→ Excerpt to read
[Start of Attachment]

No specific date has been given for the Wolfram Alpha launch, but it’s being described as an engine that will give you straight, specific intelligent answers instead of the usual catch-as-catch-can Google response when you ask any specific question, allegedly “in a way that the web has never managed before.”

The Independent‘s Andrew Johnson wrote yesterday that Wolfram Alpha “will take the first step towards what many consider to be the internet’s Holy Grail – a global store of information that understands and responds to ordinary language in the same way a person does.

Wolfram “introduced the system at Harvard University last week. Although the system is still new, it has already produced massive interest and excitement among technology pundits and internet watchers. Computer experts believe the new search engine will be an evolutionary leap in the development of the internet.

Nova Spivack, an internet and computer expert, said that Wolfram Alpha could prove just as important as Google. ‘It is really impressive and significant,’ he wrote. ‘In fact it may be as important for the web (and the world) as Google, but for a different purpose.

Tom Simpson, of the blog Convergenceofeverything.com, said: ‘What are the wider implications exactly? A new paradigm for using computers and the web? Probably. Emerging artificial intelligence and a step towards a self-organizing internet? Possibly…I think this could be big.'”

Little Brushstrokes

Publicist Kathleen Talbert said a while ago that Francis Coppola‘s Tetro, which will open the Director’s Fortnight program in Cannes, is in black and white and color. A slight exaggeration, it seems. There are dabs of red in the manner of Rumblefish and Schindler’s List , but the trailer is 97% monochrome.

[End of Attachment]

→ Collected material

[Start of Attachment]

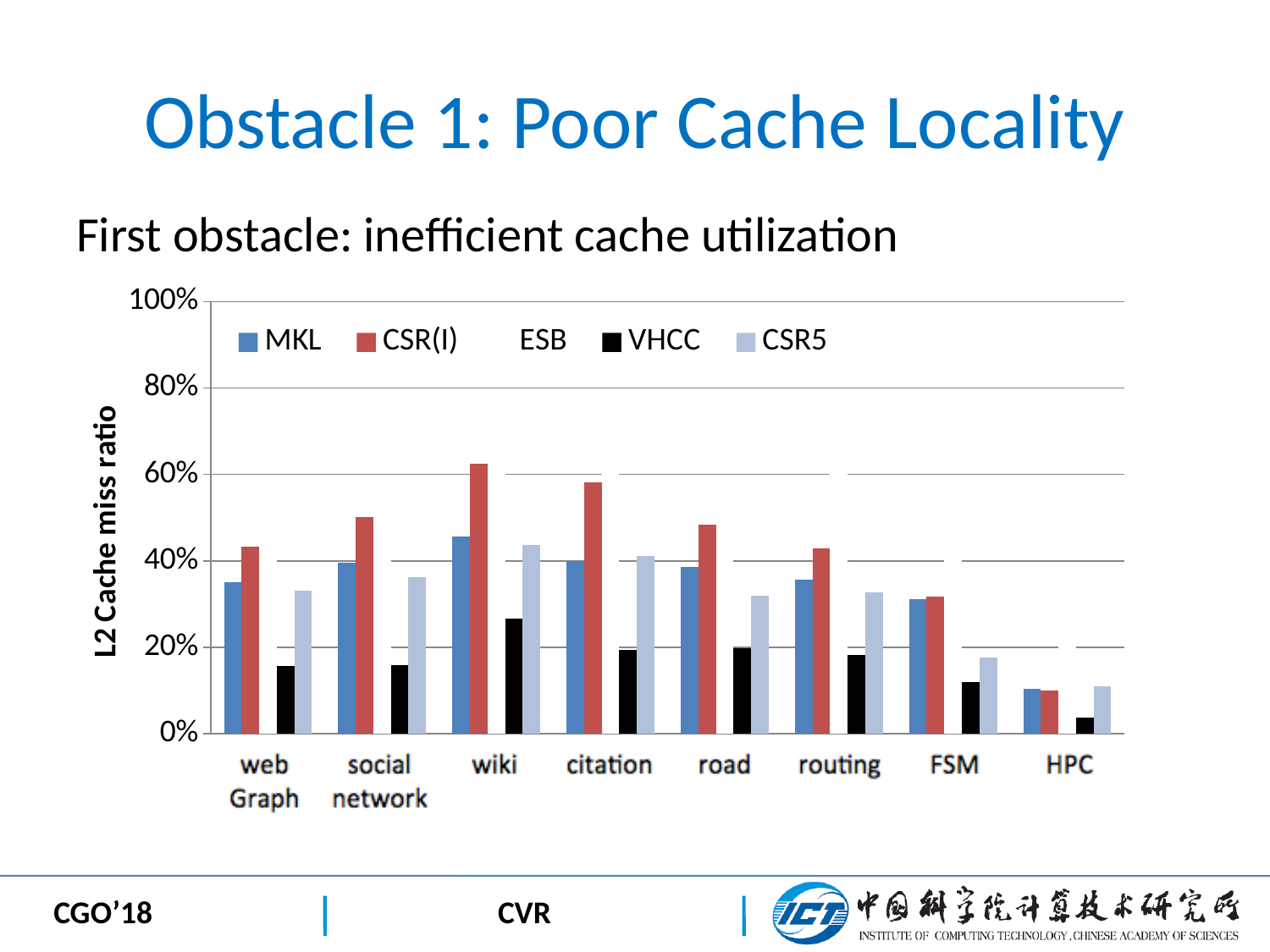
Is the CSR5 value for HPC greater or less than 20%? less Is the CSR(I) value for citation greater or less than 40%? greater How many categories are shown along the x axis of the chart? 8 What colour are the VHCC bars in the chart? black Is the VHCC value for web Graph greater or less than 20%? less For social network, which is larger: the CSR(I) value or the CSR5 value? CSR(I) How many series does the chart's legend list? 5 What kind of chart is shown on the slide? bar chart For wiki, which is larger: the MKL value or the VHCC value? MKL For which category is the CSR(I) bar the highest? wiki For which category is the VHCC bar the lowest? HPC What is the label of the chart's y axis? L2 Cache miss ratio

[End of Attachment]

→ Work request 1
According to the Wolfram Alpha excerpt, where was the system introduced?
→ Work request 2
Reproduce the Wolfram Alpha excerpt word for word from "The Independent‘s Andrew" to "of the internet.".
→ Work request 3
Pick up the Wolfram Alpha excerpt after its final sentence and keep writing.

→ Task output 1
At Harvard University.

→ Task output 2
The Independent‘s Andrew Johnson wrote yesterday that Wolfram Alpha “will take the first step towards what many consider to be the internet’s Holy Grail – a global store of information that understands and responds to ordinary language in the same way a person does.

Wolfram “introduced the system at Harvard University last week. Although the system is still new, it has already produced massive interest and excitement among technology pundits and internet watchers. Computer experts believe the new search engine will be an evolutionary leap in the development of the internet.

→ Task output 3
How It Is

“When a movie comes out great, I’m not even happy it came out great. I just think, ‘Wow, whoo. That could have turned out really badly, and I escaped a horrible situation.’ ” — Funny People director Judd Apatow quoted by N.Y. Times contributor Dave Itzkoff in a Sunday piece called “Funny Men With Serious Ambitions.”

I love this quote because it precisely echoes the bottom-line attitudes and personalities of many if not most comedians. Dour, glum, guarded.

Retire These

“Green is good, but there is no ecological benefit in recycling intellectual properties or in treating pop-culture treasures like so much scrap material,” A.O. Scott also wrote this morning in one of the Memos to Hollywood published today. “So let us read our comic books and watch our DVDs of old movies and television shows and try to capture our imaginations with something new.

“Enough with the serial killers (unless you’re David Fincher); period dramas; movies in which children die or are endangered; (bad) literary adaptations; superhero epics; tween-pop exploitation vehicles; scenes with bubble-breasted women working the pole in strip clubs; shady ladies with hearts of gold; Google Earth-like zoom-ins of the world; sensitive Nazis; sexy Nazis; Nazis period” — Quentin Tarantino!

And “dysfunctional families; dysfunctional families with guns; suburban ennui; suburban ennui with guns; wisecracking teenagers; loser dudes scoring with hot women who would never give them the time of day even if they were drunk out of their minds or too young to know any better (hello, Judd Apatow!); feature films that should have been sketch comedy routines; shopping montages; makeover montages; bromances (unless the guys get it on with each other); flopping penises; spray-on tans; Kate Hudson; PG-13 horror remakes; or anything that uses any of the ‘classic’ songs that we are sick of hearing.”

Drawing A Bead

In the view of the Observer‘s Ryan Gilbey, “the early years of Quentin Tarantino‘s career” — Reservoir Dogs, Pulp Fiction, Jackie Brown, his screenplays of True Romance and Natural Born Killers, his pinch-hitting screenplay work on Crimson Tide — “were the most dynamic by a long chalk.”

Which makes it understandable why “some of us are eager to know what happened to the Tarantino who gave U.S. cinema a hefty adrenaline shot to the heart, much like the one administered to Uma Thurman‘s Mia Wallace.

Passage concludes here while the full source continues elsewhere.